Meski mengaku belum membaca isi Amdal PT Kereta Cepat Indonesia Cina (KCIC), menurut Zenzi, seharusnya pemerintah tidak menerbitkan izin lingkungan apabila Amdal belum layak. “Mestinya pertimbangan layak atau tidak itu meliputi ekonomi, lingkungan, dan sosial,” ujarnya.
Anggota tim penilai Amdal, Widodo Sambodo, mengatakan Amdal milik PT KCIC tak layak. Tidak ada studi mengenai hidrogeologi dan ancaman bencana di wilayah yang dilintasi kereta cepat. Misalnya, kata Widodo, wilayah Walini merupakan daerah yang rawan longsor. Apabila dibangun terowongan, dikhawatirkan saat intensitas hujan meninggi, tanah akan ambles dan menimpa kereta.

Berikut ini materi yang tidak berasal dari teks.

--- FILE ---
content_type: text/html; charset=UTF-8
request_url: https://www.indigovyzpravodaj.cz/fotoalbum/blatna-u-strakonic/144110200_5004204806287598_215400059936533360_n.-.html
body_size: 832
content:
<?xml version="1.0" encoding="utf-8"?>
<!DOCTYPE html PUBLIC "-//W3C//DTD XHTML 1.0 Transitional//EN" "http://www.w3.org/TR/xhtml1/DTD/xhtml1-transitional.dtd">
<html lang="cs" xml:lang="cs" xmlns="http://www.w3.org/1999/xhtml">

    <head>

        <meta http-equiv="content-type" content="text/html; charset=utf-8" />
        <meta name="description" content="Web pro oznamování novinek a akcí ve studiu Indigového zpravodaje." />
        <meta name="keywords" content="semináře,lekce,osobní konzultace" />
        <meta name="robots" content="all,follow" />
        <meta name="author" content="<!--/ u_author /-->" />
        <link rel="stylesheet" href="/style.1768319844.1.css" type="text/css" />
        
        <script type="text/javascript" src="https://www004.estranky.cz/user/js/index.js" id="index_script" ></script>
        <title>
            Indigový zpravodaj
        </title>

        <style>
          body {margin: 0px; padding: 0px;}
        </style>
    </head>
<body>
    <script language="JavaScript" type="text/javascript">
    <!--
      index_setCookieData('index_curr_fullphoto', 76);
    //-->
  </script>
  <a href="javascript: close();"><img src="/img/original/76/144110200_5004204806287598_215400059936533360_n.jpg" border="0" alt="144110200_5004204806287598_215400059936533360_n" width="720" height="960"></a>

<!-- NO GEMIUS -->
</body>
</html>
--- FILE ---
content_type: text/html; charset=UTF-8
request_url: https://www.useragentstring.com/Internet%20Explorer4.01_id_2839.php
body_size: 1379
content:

“Data hidrogeologi itu tidak bisa didapat dalam seminggu. Paling tidak 6 bulan dan dicari pada saat intensitas hujan paling tinggi,” kata Widodo. Apalagi data Amdal yang digunakan oleh perusahaan merupakan data lama sehingga dikhawatirkan tak akurat. “Seharusnya memakai data aktual dan validitas tinggi.”
Senada dengan Zenzi, Widodo pun berujar pejabat yang memberikan izin bisa dipidana, baik dari tingkat daerah maupun pusat. Dia menilai proyek kereta cepat ini sudah keluar dari pakem yang ada. “Terlalu ambisius dan dipaksakan,” katanya.